Simo, the author of several books about landscape architecture and landscape history, hopes that her own deliberate excursions through “slow time” – the calm, temporal quality she discerns in the works of many place-oriented writers – will be useful to, among others, contemporary architects, planners, and landscape architects. “Legible, tangible connections between past, present, and future,” Simo observes, are also revealed not just by studying landscapes, buildings, and structures, but “through stories.”

In search of such stories, she has investigated a literary domain spanned by the “age of the typewriter,” as she designates it, which was “bracketed by an awareness of frontiers.” Historian Frederick Jackson Turner, in 1893, had famously announced the recent abrupt closure of America’s western frontier. In April 1970, less than a year after Neil Armstrong set foot on the moon, the first Earth Day represented an acknowledgment of the limits of the terrestrial sphere.

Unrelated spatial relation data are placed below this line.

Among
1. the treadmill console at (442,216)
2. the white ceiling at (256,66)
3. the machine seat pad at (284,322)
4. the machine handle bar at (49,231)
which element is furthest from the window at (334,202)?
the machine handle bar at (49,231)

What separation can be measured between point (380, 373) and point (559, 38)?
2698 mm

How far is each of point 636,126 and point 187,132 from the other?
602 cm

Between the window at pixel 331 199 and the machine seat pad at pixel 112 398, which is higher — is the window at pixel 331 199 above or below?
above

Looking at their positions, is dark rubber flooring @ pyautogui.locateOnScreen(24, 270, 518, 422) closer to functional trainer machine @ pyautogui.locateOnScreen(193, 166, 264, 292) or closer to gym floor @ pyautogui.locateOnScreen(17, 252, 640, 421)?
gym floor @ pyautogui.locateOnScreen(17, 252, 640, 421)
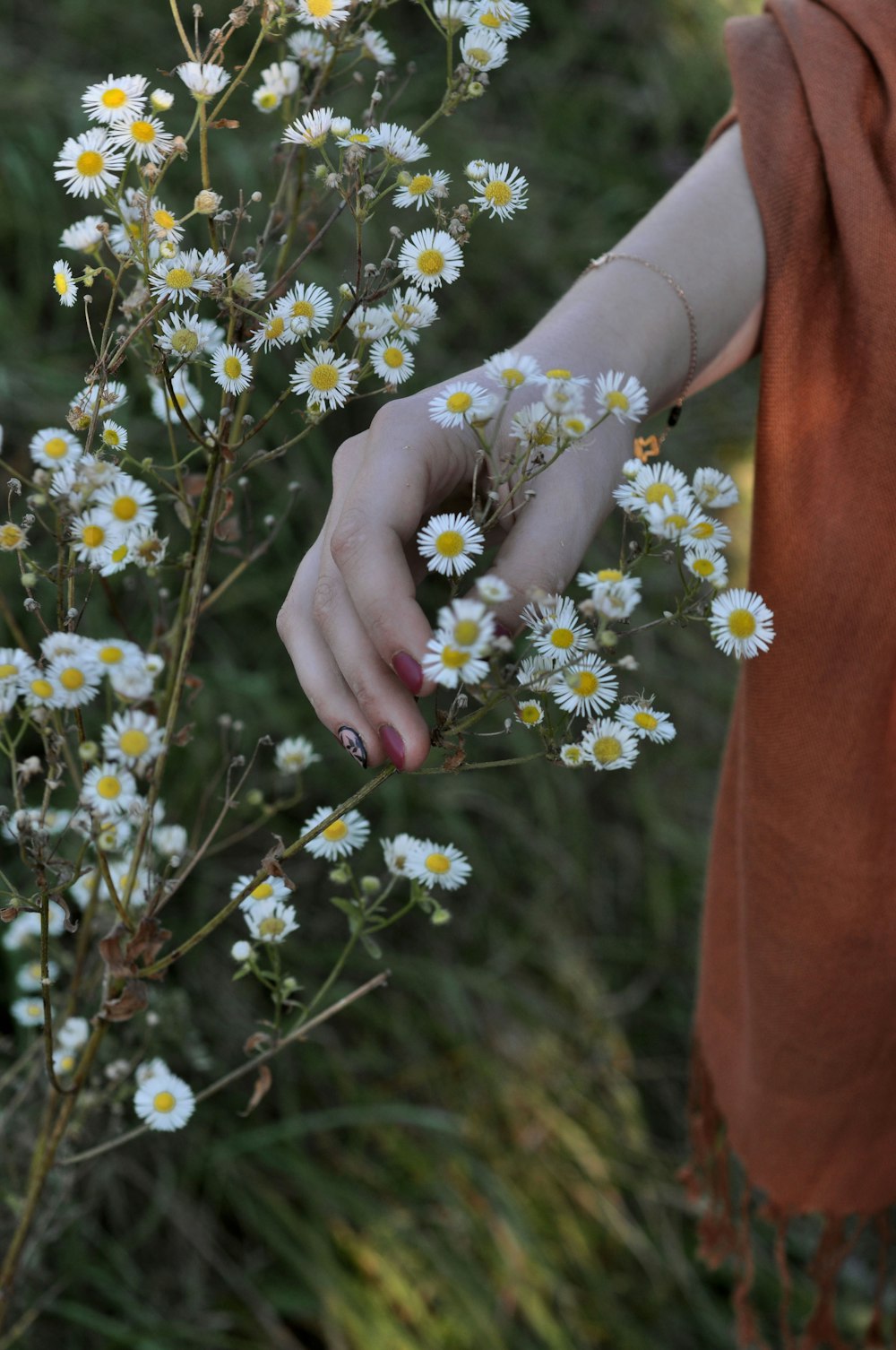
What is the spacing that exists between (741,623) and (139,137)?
12.3 inches

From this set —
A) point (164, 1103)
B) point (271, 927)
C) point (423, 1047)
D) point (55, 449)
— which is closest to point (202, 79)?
point (55, 449)

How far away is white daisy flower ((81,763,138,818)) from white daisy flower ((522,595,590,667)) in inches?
→ 6.8

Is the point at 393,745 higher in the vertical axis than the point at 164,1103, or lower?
higher

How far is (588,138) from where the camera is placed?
2371 mm

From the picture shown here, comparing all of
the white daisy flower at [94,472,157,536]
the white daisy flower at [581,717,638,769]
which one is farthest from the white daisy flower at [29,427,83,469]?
the white daisy flower at [581,717,638,769]

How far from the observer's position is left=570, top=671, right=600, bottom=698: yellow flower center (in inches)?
17.7

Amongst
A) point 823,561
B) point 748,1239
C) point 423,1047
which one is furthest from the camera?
point 423,1047

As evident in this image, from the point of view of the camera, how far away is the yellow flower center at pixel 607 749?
1.48 ft

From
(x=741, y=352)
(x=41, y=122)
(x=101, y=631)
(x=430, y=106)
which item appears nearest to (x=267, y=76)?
(x=741, y=352)

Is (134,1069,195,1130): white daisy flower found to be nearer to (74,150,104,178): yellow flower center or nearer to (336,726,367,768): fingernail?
(336,726,367,768): fingernail

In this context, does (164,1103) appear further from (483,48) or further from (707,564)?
(483,48)

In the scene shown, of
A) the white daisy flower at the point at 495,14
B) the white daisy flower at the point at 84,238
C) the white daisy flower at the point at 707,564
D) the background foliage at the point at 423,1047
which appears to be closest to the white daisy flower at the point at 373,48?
the white daisy flower at the point at 495,14

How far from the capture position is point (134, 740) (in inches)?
16.8

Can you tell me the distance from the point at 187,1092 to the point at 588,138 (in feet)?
7.40
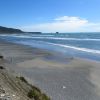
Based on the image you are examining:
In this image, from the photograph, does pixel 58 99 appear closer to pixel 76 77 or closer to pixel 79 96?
pixel 79 96

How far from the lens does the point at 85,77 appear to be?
13984mm

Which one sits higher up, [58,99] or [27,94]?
[27,94]

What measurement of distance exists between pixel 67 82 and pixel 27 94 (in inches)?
184

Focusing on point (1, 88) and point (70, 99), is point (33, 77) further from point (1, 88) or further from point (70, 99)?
point (1, 88)

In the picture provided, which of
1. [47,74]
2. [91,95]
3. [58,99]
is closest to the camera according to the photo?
[58,99]

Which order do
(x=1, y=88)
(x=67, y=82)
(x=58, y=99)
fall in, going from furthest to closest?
(x=67, y=82) < (x=58, y=99) < (x=1, y=88)

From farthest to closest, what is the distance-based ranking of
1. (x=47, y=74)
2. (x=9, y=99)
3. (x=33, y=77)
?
(x=47, y=74) < (x=33, y=77) < (x=9, y=99)

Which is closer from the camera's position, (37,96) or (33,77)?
(37,96)

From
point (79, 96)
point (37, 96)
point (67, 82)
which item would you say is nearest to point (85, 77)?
point (67, 82)

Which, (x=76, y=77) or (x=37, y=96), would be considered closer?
(x=37, y=96)

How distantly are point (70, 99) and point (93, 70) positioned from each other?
298 inches

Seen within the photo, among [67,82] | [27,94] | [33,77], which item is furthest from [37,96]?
[33,77]

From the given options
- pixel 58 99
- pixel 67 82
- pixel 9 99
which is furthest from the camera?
pixel 67 82

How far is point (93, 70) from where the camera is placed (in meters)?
16.8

Simo organizes her expansive and imaginative reading journey symmetrically. The first half of her book selectively examines the literature of five American regions: New England, southern Appalachia, the Pacific coast, the desert West, and the agricultural heartland. The second half explores five “domains” or themes: places small, abandoned,
reinhabited, lost, and explored. Many of the authors Simo considers will be familiar to diligent readers and students of American literature. Wallace Stegner, William O. Douglas, John Steinbeck, Willa Cather, Jane Jacobs, Sarah Orne Jewett, Henry James, Robert Frost, Edward Abbey, E. B. White, and Aldo Leopold appear in her gallery of place-centered authors. Many of these writers offer a truly cosmopolitan perspective, experiencing and writing about places that span the wilderness-rural-suburban-urban continuum. Indeed, Literature of Place is not a book about “nature writing”: Simo is interested in authors who evoke landscapes to which people belong, by virtue of work and play.

Her warmest sympathies and sharpest perceptions, however, are stimulated by writers of more modest reputation. Frank Bolles was an amateur naturalist who, during the 1890s, sensitively depicted the wilder niches of Boston’s far suburbs and the Sandwich Range of New Hampshire’s White Mountains. Drama critic Walter Prichard Eaton, retreating to the country, investigated the cellar holes and upland pastures of the Berkshires. Maginel Wright Barney, sister of architect Frank Lloyd Wright, recalled pioneer life in a rural Wisconsin valley. The literary couple Henry Beston and Elizabeth Coatsworth applied their differing perspectives and literary talents to the same terrain along the coast of Maine. Wilderness advocate Harvey Broome, a man of “gentle, sensitive spirit,” rhapsodized in his published journals about the Great Smoky Mountains of his native east Tennessee.

While Simo’s own literary style has an appealingly old-fashioned economy and grace, there is nothing archaic or unsophisticated about either her perspective or her conclusions. “It is memory and history that concern us here,” she cautions, “not nostalgia as commonly understood and dismissed.” Her panoramic literary tour in the company of these sharp-eyed chroniclers of American landscape leads to an essential, hard-edged question about the future of that terrain and the human role in shaping it. The early years of the twenty-first century offer unsettling prospects of novel virtual landscapes, in which direct human contact with the surrounding environment is mediated by technology. Such a world seems distant from the slow-paced, deep-rooted, closely focused literature of genuine physical locales explored by Simo. The challenge for the future, she concludes, will be “how to balance the freedoms of mobility with a sense of responsibility for place.”